Exercise brief:
After locating the line that contains "carpeted spare room" in the records below, write out exactly that line and each line after it through the one that contains "Oval Cut Diamond", and nothing else.

★ ★ ★ ★ ★ ★ ★

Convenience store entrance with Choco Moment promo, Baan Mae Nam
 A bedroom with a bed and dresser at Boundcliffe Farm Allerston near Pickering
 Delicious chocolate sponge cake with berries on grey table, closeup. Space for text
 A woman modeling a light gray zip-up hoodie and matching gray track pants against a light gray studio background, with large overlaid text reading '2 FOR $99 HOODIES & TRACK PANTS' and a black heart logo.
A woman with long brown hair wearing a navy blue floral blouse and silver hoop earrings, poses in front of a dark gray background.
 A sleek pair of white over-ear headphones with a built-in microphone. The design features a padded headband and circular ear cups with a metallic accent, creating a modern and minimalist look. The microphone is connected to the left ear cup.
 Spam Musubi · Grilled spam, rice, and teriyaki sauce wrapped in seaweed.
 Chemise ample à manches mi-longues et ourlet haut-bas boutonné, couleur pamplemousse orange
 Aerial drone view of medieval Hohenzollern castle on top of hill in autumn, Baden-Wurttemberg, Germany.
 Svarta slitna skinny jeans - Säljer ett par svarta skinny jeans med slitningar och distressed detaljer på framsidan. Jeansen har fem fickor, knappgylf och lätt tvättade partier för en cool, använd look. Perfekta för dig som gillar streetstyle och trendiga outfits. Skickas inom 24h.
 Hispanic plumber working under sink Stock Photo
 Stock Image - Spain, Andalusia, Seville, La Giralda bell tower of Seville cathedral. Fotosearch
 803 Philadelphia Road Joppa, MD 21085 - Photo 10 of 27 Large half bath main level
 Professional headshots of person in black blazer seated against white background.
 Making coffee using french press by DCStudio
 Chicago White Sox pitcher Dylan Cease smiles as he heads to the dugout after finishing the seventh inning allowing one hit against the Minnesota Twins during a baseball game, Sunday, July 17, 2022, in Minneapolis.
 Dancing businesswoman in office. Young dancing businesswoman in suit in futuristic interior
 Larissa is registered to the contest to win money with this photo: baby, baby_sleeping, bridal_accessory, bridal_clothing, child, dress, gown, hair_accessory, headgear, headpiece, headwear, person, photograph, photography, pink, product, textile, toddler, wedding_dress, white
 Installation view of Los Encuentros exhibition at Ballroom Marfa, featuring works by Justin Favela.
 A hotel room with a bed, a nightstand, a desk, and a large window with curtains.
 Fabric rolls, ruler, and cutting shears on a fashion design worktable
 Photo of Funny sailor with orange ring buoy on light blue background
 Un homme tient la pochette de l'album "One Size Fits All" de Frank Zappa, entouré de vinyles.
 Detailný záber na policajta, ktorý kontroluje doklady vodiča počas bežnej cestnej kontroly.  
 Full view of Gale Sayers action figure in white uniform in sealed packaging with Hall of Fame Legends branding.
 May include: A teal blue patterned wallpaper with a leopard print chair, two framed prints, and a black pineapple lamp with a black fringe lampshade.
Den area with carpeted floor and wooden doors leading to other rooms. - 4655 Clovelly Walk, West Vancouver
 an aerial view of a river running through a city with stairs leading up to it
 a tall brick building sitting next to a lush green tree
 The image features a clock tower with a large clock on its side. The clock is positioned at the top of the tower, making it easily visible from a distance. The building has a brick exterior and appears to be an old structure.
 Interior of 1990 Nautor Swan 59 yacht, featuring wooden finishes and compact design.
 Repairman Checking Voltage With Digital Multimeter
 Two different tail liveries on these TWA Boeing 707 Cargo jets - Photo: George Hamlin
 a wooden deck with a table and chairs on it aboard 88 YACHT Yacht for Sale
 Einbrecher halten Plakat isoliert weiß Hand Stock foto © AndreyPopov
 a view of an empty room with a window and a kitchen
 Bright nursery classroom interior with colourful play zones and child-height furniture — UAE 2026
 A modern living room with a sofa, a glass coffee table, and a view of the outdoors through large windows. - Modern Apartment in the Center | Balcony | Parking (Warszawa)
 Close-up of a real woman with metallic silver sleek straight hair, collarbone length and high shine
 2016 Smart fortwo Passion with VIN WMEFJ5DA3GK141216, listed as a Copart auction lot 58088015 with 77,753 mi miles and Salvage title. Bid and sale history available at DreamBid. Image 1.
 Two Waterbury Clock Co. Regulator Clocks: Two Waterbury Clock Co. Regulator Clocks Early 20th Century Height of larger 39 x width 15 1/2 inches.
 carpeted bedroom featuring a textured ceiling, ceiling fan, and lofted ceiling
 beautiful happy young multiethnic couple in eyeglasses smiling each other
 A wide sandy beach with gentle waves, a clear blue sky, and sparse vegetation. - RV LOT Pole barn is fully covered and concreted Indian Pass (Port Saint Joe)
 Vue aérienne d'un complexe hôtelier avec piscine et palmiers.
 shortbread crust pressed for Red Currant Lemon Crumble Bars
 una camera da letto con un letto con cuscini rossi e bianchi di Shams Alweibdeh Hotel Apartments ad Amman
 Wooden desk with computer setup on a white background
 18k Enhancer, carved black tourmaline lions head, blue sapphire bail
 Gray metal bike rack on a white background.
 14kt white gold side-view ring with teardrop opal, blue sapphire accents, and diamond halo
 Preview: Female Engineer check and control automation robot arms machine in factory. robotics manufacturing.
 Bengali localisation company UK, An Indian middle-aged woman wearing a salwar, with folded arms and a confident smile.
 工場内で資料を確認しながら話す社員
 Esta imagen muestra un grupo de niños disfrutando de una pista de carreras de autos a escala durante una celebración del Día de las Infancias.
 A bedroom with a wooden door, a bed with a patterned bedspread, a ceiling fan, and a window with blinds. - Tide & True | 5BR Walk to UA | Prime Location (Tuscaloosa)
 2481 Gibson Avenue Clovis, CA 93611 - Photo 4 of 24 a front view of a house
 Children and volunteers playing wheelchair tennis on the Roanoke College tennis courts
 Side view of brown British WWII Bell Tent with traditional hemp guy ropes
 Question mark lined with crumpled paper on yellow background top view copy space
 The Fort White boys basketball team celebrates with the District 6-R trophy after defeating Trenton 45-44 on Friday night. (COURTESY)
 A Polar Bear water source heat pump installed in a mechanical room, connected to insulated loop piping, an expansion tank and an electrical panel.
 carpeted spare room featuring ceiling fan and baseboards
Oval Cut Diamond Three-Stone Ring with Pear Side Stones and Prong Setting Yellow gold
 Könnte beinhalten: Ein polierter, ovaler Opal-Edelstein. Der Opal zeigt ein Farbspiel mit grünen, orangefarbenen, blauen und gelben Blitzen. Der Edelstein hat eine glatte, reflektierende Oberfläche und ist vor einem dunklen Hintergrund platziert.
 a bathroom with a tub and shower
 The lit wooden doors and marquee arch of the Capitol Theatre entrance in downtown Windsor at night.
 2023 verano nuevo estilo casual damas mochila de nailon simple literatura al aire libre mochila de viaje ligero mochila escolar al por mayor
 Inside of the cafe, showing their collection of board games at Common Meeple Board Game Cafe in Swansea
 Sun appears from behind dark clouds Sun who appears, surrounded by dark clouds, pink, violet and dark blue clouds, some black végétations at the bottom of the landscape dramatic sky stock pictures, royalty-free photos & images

★ ★ ★ ★ ★ ★ ★

Task output:
 carpeted spare room featuring ceiling fan and baseboards
Oval Cut Diamond Three-Stone Ring with Pear Side Stones and Prong Setting Yellow gold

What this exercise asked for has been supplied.